Над Мещеряком пронеслась отжировавшая за день стая куличков-просяников и скрылась в стороне Маныча. И новая стая засвиристела так низко, что мы ощутили на лицах трепет воздуха.
Солнце склонялось к горизонту, тени лошадей снова далеко вытянулись, а сами лошади приняли зыбкий червонный оттенок. Издали слышно, как обкусывают траву матки, как чмокают жеребята липкими от молока губами.
Федосья
С полдня по небу бродили белые круглые облака. Они собирались вместе, загораживая солнце, и тени от них шли понизу, широко захватывали степь, касаясь одним краем жердевых загонов фермы, другим — уходящего вдаль грейдера.
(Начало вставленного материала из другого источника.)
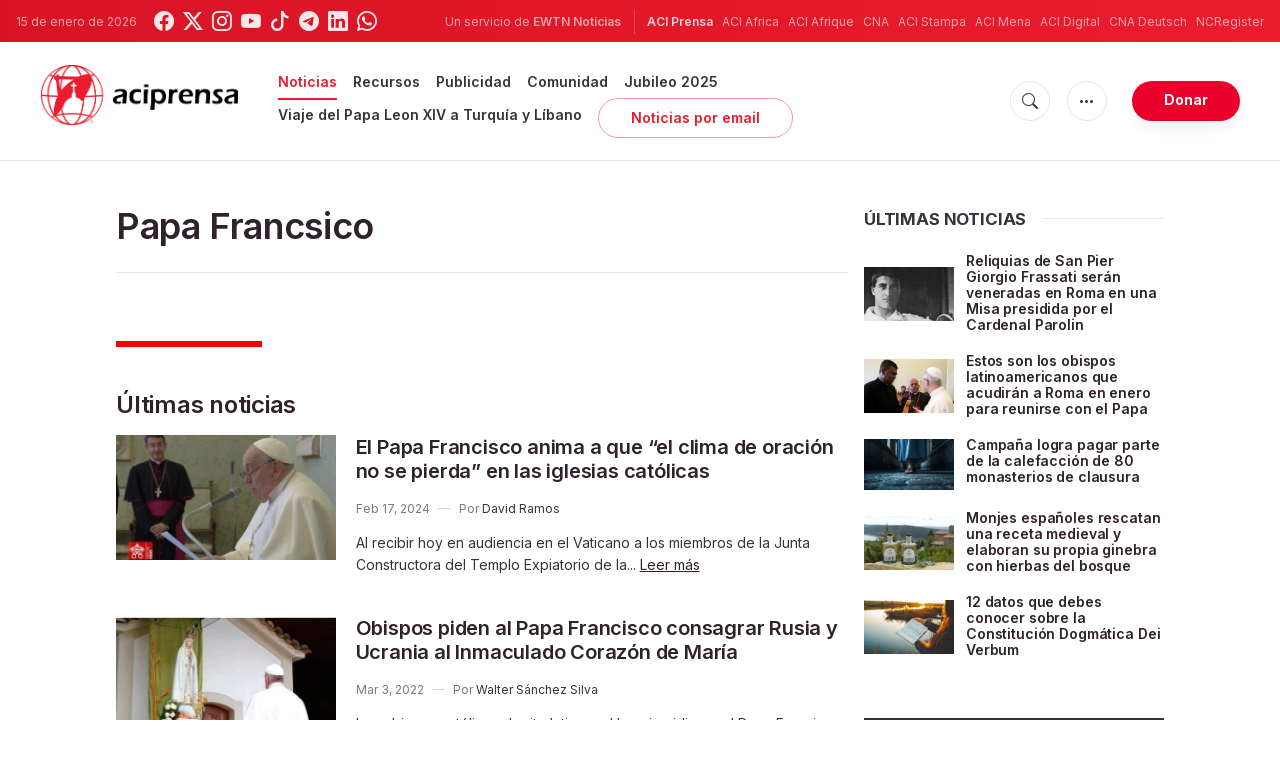

--- FILE ---
content_type: text/html; charset=utf-8
request_url: https://www.google.com/recaptcha/api2/aframe
body_size: 268
content:
<!DOCTYPE HTML><html><head><meta http-equiv="content-type" content="text/html; charset=UTF-8"></head><body><script nonce="qIAcEFrBTnULIB_kkJNyVg">/** Anti-fraud and anti-abuse applications only. See google.com/recaptcha */ try{var clients={'sodar':'https://pagead2.googlesyndication.com/pagead/sodar?'};window.addEventListener("message",function(a){try{if(a.source===window.parent){var b=JSON.parse(a.data);var c=clients[b['id']];if(c){var d=document.createElement('img');d.src=c+b['params']+'&rc='+(localStorage.getItem("rc::a")?sessionStorage.getItem("rc::b"):"");window.document.body.appendChild(d);sessionStorage.setItem("rc::e",parseInt(sessionStorage.getItem("rc::e")||0)+1);localStorage.setItem("rc::h",'1768508858691');}}}catch(b){}});window.parent.postMessage("_grecaptcha_ready", "*");}catch(b){}</script></body></html>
Из кладовки, расположенной возле загонов, раздался шум. В дверях стояла толстощекая баба с огромным, похожим на клюв грача носом и, потрясая перед лицом кладовщика ворохом тряпок, визгливо кричала:
— Вы побрейтесь да цим вытирайтесь! А мне нужна не така гадость, а билэ полотенце!..
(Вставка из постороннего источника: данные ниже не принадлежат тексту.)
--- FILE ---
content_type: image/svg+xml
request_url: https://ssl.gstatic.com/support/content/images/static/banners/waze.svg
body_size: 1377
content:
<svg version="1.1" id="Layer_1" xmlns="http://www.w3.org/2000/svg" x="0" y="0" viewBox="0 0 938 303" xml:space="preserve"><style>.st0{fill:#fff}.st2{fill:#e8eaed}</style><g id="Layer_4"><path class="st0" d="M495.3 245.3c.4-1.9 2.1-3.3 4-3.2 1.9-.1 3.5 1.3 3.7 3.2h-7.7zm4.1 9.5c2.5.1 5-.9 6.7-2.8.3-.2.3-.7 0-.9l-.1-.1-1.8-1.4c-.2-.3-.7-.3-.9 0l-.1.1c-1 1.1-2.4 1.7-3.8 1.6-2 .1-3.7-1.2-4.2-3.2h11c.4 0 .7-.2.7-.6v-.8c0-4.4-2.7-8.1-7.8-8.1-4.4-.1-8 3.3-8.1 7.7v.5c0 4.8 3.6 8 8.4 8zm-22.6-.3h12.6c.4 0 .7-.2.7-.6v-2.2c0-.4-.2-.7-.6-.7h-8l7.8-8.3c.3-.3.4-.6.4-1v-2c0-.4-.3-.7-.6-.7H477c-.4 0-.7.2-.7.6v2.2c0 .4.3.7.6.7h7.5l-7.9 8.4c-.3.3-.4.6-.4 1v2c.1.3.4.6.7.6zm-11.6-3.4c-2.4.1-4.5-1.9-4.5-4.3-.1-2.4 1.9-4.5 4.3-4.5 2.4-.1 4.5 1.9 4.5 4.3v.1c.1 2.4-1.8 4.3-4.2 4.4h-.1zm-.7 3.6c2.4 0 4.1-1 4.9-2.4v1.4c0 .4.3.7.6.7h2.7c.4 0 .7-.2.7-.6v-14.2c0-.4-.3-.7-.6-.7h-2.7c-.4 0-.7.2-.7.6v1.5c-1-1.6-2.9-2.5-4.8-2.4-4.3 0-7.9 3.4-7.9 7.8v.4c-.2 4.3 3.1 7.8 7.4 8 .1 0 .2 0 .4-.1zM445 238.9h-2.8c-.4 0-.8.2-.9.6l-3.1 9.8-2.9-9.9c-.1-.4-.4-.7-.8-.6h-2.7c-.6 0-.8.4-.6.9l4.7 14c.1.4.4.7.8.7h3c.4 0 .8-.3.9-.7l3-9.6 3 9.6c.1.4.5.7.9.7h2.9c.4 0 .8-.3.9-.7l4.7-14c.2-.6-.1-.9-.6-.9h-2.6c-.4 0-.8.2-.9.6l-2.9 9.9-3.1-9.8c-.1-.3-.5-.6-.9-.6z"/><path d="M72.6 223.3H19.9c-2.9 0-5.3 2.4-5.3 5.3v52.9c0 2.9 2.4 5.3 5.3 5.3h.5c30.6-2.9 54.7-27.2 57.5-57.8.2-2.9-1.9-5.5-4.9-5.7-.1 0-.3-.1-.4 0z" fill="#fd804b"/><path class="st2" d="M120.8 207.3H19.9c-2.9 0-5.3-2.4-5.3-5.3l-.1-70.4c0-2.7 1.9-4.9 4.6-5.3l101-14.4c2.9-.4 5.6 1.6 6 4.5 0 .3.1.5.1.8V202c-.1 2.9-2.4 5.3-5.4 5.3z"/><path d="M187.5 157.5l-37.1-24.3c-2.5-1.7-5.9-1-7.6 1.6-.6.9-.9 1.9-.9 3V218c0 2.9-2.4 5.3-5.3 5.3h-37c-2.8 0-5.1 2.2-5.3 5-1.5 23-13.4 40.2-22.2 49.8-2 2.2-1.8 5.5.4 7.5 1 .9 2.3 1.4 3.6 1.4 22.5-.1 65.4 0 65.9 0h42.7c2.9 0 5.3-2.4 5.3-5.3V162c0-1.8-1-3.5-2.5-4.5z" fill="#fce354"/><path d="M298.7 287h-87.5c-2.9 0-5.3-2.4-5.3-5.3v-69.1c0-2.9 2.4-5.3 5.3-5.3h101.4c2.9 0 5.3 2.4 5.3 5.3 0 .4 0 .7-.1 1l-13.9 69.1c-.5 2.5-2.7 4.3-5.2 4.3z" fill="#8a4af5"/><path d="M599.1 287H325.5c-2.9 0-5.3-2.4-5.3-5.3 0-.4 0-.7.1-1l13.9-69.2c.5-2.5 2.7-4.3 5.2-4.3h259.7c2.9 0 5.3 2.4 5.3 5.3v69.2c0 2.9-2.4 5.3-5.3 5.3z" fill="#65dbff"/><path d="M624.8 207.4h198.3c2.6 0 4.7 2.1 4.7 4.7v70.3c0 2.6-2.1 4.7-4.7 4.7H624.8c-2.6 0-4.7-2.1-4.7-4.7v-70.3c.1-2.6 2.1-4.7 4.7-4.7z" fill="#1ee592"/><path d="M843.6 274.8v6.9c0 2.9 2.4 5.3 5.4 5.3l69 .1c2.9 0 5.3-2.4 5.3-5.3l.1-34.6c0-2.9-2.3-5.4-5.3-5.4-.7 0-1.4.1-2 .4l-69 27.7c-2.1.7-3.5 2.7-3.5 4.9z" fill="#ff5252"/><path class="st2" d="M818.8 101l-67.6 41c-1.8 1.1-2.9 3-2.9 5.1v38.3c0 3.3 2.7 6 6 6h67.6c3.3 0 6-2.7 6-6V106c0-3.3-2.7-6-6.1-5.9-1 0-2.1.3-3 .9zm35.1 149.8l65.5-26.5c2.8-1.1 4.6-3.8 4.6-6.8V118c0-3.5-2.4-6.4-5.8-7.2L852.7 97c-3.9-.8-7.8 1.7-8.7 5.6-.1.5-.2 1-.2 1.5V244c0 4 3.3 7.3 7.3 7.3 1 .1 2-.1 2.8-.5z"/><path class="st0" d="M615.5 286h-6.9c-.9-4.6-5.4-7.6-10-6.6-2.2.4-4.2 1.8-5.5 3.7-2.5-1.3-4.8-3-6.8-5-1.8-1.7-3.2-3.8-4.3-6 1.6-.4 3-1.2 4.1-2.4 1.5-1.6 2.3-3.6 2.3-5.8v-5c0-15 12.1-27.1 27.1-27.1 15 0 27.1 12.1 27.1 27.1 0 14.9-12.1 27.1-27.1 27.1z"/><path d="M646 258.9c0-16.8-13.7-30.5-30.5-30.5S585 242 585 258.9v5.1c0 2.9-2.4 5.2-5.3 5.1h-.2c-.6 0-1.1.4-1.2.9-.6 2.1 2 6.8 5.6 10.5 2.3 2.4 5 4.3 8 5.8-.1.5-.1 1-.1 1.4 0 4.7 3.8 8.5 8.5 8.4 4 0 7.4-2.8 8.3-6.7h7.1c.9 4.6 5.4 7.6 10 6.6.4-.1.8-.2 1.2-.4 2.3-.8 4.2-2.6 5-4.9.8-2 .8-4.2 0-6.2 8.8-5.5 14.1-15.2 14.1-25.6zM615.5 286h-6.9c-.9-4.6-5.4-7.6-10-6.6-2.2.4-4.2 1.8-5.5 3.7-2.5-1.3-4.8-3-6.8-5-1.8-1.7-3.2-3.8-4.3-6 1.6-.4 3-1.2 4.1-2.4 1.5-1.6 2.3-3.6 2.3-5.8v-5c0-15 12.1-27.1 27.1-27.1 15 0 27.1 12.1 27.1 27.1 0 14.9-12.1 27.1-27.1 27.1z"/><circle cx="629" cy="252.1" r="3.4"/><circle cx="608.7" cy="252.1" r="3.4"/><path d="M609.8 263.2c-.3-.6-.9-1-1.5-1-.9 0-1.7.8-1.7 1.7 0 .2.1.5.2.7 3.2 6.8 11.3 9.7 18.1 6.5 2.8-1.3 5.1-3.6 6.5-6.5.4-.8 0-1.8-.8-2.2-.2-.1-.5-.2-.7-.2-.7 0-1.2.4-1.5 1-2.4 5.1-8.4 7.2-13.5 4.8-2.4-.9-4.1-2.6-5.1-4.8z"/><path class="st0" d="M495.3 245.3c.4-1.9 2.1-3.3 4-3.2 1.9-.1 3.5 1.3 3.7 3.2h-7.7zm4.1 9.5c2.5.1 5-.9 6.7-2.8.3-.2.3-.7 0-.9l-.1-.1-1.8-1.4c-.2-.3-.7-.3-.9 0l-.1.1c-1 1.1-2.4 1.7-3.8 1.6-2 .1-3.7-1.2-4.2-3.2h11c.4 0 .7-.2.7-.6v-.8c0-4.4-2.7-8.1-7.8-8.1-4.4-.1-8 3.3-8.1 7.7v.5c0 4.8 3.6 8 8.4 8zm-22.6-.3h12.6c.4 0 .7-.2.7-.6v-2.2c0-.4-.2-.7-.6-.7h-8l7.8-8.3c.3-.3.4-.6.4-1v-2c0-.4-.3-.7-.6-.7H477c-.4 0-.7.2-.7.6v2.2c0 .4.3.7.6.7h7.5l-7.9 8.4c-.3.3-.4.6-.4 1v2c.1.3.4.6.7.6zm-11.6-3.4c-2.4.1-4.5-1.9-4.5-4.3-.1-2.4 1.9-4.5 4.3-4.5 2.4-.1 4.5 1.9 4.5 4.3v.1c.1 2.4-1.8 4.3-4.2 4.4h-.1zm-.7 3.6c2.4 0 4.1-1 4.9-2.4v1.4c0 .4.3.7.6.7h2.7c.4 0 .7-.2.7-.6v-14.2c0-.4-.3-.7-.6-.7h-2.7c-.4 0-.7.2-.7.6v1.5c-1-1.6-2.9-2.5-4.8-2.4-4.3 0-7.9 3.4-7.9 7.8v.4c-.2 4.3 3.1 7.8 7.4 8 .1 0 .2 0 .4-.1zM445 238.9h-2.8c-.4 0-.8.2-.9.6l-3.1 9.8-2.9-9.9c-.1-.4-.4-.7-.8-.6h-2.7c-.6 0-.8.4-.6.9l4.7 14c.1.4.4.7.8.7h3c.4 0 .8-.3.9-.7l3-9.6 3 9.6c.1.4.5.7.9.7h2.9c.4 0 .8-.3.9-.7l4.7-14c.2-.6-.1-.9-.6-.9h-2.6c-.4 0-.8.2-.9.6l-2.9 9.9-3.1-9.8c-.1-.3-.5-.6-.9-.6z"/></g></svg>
Молодой франтоватый инвалид урезонивал ее, но она, не слушая ни кладовщика, ни инвалида, расшвыряла тряпки и, пнув их ногой, пошла не оборачиваясь.
— Погоди! Ну, слышь, товарищ Орлёнкова! — кричал инвалид.
Не раз приходилось мне видеть, что солдаты Отечественной войны с совершенно особым вниманием чтут боевую одежду. У них есть новые кепки, но они упорно носят фуражки, в которых год назад приехали с фронта, а перелицовывая армейские брюки, оставляют канты. Эти люди и в поступках хранят воинскую тактичность. Видимо, таким был этот щеголеватый парень, кричавший вдогонку женщине:
— Погоди, Орлёнкова! Слышь, пожалуйста!
Не дождавшись ответа, он рукой отвел на сторону свою деревянную ногу и, опираясь на костыль, принялся собирать с земли тряпки…
Я подошел к нему.
— Для чего вы за ней убираете? Она кинула — должна б и собрать!
Инвалид ответил коротко:
— Мое дело.
Он подобрал тряпки и понес в кладовую.
Из соседнего сарая в домашних чувяках на босу ногу вышла Тамара Ивановна — зоотехник фермы, Томочка, как при мне называл ее трехлетний сын. Она была чем-то расстроена, но, как всегда, быстро заговорила:
— Вы в нашем телятнике не были? Что вы! Идемте. Такие телята вам редко попадутся!